Plus problématique est le mixage d'un son off sur les images. Le son direct récupéré est souvent sans doute encore plus mauvais que l'image. Le son du tir des armes semble alors souvent ajouté artificiellement, monté dans une volonté de faire sens par rapport aux victimes à terre. L'exigence de Bazin, "montage interdit", lorsque l'on veut décrire la tension vraisemblable dans une séquence, n'est parfois pas respectée; ainsi de l'hélicoptère qui survole les manifestants mais qui n'est jamais montré dans le même plan qu'eux.
En regardant à droite : est-ce l'hélicoptère que fixent les manifestants ? |
La dramaturgie est elle-même sujette à caution. On aurait aimé en savoir davantage sur les transferts des vidéos à partir de Homs assiégé. Une seule fois cela est évoqué et par le son seulement.
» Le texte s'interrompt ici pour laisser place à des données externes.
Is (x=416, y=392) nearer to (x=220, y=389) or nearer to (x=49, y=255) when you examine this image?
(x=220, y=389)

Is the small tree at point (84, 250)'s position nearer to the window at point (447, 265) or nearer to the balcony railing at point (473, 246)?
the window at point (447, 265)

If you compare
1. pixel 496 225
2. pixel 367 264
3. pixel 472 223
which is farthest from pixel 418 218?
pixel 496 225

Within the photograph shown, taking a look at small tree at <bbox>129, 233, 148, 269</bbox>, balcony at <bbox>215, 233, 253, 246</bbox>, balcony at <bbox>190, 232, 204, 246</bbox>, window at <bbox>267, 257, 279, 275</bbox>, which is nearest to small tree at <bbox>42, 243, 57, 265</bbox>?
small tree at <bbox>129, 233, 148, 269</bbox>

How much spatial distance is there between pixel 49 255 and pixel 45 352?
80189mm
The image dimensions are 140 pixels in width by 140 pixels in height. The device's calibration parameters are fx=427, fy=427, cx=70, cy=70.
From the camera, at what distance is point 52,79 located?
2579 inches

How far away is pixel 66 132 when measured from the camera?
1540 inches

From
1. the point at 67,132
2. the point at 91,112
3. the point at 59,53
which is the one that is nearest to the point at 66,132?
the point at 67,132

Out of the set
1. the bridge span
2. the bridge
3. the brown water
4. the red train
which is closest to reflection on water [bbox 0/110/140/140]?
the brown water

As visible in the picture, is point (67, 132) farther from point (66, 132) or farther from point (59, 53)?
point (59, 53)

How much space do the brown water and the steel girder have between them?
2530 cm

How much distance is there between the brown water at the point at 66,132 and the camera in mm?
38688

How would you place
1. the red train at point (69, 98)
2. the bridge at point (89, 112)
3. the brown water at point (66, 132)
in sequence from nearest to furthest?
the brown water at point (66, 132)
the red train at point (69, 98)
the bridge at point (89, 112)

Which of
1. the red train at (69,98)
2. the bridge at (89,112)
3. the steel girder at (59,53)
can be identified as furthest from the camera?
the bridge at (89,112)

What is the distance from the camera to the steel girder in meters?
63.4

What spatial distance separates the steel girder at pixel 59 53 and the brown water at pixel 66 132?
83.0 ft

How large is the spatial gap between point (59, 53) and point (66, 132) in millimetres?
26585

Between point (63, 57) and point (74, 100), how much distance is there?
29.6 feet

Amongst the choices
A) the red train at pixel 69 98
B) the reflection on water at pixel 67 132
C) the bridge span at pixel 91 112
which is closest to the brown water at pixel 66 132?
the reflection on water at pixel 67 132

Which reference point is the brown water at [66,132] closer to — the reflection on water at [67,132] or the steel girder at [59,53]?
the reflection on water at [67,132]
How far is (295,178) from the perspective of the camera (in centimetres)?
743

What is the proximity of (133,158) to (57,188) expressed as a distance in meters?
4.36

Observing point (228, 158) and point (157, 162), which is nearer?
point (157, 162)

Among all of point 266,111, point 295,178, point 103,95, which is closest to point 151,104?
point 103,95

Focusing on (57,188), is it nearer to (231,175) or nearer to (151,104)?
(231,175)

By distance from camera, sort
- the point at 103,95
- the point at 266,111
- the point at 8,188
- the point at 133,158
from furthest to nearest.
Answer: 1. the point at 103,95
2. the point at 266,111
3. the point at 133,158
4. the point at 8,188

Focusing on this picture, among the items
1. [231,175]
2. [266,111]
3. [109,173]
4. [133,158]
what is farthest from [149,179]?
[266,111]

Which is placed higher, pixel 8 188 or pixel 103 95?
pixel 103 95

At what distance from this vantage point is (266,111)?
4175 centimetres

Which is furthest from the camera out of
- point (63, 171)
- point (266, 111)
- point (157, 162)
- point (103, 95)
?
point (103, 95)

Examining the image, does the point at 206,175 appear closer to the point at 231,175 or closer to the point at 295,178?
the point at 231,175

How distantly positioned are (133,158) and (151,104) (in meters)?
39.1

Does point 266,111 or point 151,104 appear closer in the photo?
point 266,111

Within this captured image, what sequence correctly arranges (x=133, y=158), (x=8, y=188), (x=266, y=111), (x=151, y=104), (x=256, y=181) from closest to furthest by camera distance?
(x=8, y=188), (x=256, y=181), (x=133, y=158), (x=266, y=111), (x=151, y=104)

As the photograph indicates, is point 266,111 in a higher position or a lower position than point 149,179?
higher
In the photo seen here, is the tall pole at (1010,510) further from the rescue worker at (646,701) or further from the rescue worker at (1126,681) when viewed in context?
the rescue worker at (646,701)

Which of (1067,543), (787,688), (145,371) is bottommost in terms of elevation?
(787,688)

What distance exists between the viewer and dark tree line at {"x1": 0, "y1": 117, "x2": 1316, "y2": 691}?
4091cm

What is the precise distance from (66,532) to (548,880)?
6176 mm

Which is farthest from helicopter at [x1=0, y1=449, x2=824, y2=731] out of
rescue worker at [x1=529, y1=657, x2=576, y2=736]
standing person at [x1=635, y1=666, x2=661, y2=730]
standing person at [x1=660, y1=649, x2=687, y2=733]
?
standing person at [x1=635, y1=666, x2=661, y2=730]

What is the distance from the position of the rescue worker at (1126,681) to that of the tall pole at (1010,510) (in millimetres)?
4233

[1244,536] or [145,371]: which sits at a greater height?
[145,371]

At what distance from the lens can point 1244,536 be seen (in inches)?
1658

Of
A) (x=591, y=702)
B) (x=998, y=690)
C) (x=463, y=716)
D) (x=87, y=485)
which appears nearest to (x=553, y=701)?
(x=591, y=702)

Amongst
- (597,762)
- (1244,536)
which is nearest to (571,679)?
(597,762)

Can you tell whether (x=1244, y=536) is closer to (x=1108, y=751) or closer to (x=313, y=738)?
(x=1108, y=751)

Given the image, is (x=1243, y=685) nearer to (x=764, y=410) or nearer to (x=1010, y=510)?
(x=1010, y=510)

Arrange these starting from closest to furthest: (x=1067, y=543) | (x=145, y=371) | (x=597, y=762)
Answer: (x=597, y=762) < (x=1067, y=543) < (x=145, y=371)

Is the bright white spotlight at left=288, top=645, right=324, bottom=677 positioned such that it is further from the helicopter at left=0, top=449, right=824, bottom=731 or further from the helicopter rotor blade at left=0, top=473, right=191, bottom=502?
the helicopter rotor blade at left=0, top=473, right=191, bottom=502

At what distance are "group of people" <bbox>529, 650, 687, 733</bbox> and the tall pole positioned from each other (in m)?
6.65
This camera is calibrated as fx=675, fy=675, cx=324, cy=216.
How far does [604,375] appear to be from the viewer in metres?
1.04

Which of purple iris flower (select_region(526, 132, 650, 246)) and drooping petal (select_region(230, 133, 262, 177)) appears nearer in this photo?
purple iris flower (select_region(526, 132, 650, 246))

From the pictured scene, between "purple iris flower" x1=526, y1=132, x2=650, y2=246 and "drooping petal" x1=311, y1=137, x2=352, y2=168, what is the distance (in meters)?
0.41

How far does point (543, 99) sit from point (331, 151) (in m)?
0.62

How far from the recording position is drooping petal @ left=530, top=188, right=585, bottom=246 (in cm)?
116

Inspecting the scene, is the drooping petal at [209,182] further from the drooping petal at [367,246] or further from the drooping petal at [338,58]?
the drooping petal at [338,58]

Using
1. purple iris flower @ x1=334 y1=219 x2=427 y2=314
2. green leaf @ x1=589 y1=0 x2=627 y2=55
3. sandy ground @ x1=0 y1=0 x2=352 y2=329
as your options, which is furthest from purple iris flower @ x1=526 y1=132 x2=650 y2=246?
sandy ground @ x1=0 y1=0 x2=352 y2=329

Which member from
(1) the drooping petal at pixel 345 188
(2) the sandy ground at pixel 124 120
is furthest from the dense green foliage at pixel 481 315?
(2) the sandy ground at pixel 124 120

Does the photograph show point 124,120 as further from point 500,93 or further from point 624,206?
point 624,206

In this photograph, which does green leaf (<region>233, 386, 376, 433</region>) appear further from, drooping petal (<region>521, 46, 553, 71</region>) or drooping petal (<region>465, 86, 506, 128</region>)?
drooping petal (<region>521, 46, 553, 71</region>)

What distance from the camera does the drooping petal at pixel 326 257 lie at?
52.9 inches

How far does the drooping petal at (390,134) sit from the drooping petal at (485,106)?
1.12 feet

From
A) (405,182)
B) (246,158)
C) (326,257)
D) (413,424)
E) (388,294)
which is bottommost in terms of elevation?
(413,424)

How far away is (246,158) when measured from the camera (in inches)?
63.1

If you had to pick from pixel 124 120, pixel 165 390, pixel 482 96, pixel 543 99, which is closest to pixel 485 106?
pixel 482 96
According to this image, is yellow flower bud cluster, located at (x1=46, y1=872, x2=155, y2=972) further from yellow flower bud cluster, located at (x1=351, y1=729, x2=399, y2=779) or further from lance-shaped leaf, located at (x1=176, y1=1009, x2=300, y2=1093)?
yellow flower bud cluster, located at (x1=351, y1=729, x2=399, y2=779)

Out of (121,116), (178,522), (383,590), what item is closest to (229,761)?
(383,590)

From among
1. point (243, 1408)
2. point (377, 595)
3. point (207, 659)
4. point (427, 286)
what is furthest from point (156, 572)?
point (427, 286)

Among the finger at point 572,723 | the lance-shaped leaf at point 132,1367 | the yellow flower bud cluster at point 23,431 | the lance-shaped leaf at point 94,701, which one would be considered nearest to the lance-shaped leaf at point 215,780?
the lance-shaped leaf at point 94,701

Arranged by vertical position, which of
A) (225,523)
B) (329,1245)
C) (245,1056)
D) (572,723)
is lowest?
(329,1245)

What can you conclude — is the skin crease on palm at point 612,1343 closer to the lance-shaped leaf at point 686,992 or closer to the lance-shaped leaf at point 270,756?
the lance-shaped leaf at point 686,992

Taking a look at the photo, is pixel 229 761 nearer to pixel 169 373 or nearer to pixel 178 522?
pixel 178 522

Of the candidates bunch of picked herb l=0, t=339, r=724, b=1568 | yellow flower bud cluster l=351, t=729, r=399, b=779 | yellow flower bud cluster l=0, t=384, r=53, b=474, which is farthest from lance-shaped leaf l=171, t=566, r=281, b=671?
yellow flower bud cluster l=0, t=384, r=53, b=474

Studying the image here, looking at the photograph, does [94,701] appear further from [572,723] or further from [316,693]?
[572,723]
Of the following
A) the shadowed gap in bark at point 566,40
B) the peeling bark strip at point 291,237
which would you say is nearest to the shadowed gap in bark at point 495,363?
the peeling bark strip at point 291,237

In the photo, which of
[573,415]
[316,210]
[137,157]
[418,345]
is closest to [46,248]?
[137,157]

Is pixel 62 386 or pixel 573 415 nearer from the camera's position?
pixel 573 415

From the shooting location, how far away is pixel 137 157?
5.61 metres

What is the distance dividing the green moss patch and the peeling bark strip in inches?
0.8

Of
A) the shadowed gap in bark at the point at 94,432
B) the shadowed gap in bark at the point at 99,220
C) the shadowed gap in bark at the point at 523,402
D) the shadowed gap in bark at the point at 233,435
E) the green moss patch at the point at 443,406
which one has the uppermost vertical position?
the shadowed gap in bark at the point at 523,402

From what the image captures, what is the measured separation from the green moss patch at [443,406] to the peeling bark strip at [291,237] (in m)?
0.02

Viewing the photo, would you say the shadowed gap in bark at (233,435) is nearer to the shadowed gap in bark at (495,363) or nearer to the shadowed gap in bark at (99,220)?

Etrange également pourrait paraitre la concomitance du film fini et présenté à Cannes et les négociations qui conduisent Simav à assister à sa projection. La version télévisée présentée par Arte s'arrête toutefois avant cet épilogue, contenu dans la seule version cinéma plus longue donc d'une dizaine de minutes. L'épilogue accrédite ainsi cet extraordinaire concours de circonstances.
La volonté de faire œuvre d'art, maniériste et surchargée de musique et de poésie, est tellement explicite qu'elle empêche souvent le film d'être plus que le cri de révolte très maîtrisé d'un cinéaste en exil. C'est toujours du discours off, ou disséminé dans les différents cartons, que vient la réflexion et jamais de la mise en relation des images dont le dispositif rare, impur et sophistiqué avait peut-être de quoi provoquer par lui-même l'interrogation.